**TASK INSTRUCTIONS**. In the abstract on RRWQWR-based antibacterial peptides, what hemolysis level did the tetrameric peptide show at 100 μM?

-- DOCUMENT EXCERPT follows --

Design, Synthesis and Evaluation of Branched RRWQWR-Based Peptides as Antibacterial Agents Against Clinically Relevant Gram-Positive and Gram-Negative Pathogens

Multidrug resistance of pathogenic bacteria has become a public health crisis that requires the urgent design of new antibacterial drugs such as antimicrobial peptides (AMPs). Seeking to obtain new, lactoferricin B (LfcinB)-based synthetic peptides as viable early-stage candidates for future development as AMPs against clinically relevant bacteria, we designed, synthesized and screened three new cationic peptides derived from bovine LfcinB. These peptides contain at least one RRWQWR motif and differ by the copy number (monomeric, dimeric or tetrameric) and structure (linear or branched) of this motif. They comprise a linear palindromic peptide (RWQWRWQWR), a dimeric peptide (RRWQWR)(2)KAhx and a tetrameric peptide (RRWQWR)(4)K(2)Ahx(2)C(2). They were screened for antibacterial activity against Enterococcus faecalis (ATCC 29212 and ATCC 51575 strains), Pseudomonas aeruginosa (ATCC 10145 and ATCC 27853 strains) and clinical isolates of two Gram-positive bacteria (Enterococcus faecium and Staphylococcus aureus) and two Gram-negative bacteria (Klebsiella pneumoniae and Pseudomonas aeruginosa). All three peptides exhibited greater activity than did the reference peptide, LfcinB (17–31), which contains a single linear RRWQWR motif. Against the ATCC reference strains, the three new peptides exhibited minimum inhibitory concentration (MIC(50)) values of 3.1–198.0 μM and minimum bactericidal concentration (MBC) values of 25–200 μM, and against the clinical isolates, MIC(50) values of 1.6–75.0 μM and MBC values of 12.5–100 μM. However, the tetrameric peptide was also found to be strongly hemolytic (49.1% at 100 μM). Scanning Electron Microscopy (SEM) demonstrated that in the dimeric and tetrameric peptides, the RRWQWR motif is exposed to the pathogen surface. Our results may inform the design of new, RRWQWR-based AMPs.

-- DOCUMENT EXCERPT concluded --
-- DATA FOR ANALYSIS follows --

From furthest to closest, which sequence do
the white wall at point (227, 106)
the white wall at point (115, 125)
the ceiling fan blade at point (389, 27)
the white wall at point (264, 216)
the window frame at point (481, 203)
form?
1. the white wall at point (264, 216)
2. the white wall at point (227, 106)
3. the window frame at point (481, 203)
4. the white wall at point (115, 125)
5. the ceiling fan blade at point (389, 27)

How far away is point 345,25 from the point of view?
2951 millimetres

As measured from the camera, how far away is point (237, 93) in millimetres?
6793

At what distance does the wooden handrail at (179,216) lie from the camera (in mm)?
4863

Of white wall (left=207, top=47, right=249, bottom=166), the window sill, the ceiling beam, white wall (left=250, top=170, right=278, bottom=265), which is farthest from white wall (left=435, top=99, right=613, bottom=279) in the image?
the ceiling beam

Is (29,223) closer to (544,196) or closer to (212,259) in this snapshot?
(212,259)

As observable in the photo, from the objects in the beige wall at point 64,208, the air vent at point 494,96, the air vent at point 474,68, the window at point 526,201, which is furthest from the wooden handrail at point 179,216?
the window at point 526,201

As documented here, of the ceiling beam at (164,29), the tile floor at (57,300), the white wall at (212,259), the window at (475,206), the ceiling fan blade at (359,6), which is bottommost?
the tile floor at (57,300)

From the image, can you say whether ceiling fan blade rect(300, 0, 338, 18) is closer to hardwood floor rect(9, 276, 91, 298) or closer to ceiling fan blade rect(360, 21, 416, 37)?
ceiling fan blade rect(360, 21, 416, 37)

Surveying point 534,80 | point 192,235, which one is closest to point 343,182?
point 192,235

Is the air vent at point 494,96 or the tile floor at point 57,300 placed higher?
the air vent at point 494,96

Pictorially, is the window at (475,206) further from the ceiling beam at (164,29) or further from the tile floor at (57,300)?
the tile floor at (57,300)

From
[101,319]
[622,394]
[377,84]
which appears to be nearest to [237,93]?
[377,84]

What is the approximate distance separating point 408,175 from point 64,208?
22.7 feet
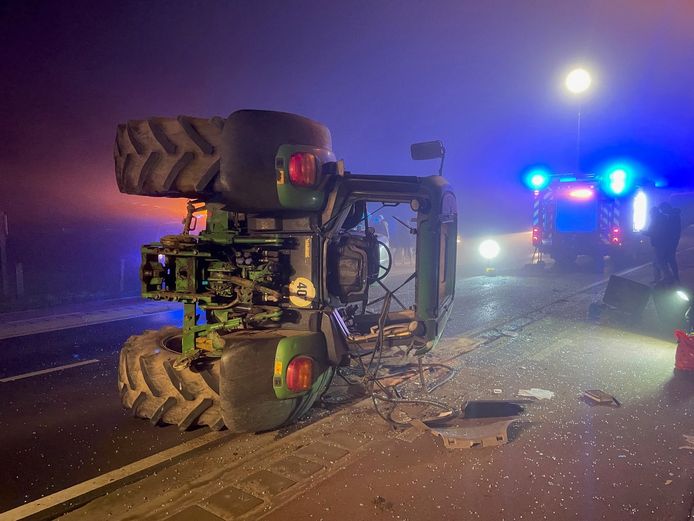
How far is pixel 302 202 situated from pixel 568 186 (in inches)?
557

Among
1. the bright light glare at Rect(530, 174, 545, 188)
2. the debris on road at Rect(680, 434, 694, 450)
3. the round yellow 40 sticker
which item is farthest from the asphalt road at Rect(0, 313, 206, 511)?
the bright light glare at Rect(530, 174, 545, 188)

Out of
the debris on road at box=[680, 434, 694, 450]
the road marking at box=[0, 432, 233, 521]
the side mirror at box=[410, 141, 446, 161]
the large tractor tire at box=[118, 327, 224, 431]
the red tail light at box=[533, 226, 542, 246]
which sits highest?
the side mirror at box=[410, 141, 446, 161]

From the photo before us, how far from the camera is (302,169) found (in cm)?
369

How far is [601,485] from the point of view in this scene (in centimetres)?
325

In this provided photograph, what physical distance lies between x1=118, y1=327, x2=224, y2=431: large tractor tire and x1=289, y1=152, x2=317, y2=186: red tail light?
1.69m

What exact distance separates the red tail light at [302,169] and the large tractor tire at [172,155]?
1.95 ft

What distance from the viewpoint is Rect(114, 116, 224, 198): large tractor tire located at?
12.0 ft

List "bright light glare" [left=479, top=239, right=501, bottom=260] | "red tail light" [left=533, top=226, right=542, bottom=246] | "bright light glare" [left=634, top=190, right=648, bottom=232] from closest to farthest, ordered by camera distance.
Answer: "red tail light" [left=533, top=226, right=542, bottom=246] → "bright light glare" [left=634, top=190, right=648, bottom=232] → "bright light glare" [left=479, top=239, right=501, bottom=260]

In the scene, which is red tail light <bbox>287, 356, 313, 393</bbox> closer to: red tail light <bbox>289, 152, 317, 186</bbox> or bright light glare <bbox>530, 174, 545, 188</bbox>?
red tail light <bbox>289, 152, 317, 186</bbox>

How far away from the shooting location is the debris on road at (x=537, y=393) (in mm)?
4938

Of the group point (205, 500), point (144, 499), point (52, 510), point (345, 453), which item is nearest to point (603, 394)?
point (345, 453)

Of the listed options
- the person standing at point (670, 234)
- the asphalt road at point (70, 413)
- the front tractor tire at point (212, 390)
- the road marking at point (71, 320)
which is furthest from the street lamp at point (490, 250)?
the front tractor tire at point (212, 390)

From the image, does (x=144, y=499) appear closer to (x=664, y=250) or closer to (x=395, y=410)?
(x=395, y=410)

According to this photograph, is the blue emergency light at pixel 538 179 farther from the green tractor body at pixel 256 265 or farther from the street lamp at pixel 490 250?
the green tractor body at pixel 256 265
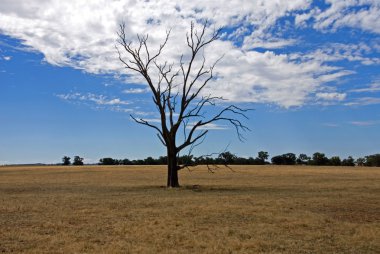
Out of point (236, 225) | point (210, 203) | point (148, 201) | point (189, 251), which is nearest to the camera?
point (189, 251)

-- DATA FOR ANALYSIS concluded --

**WRITTEN ANSWER**. 49.1%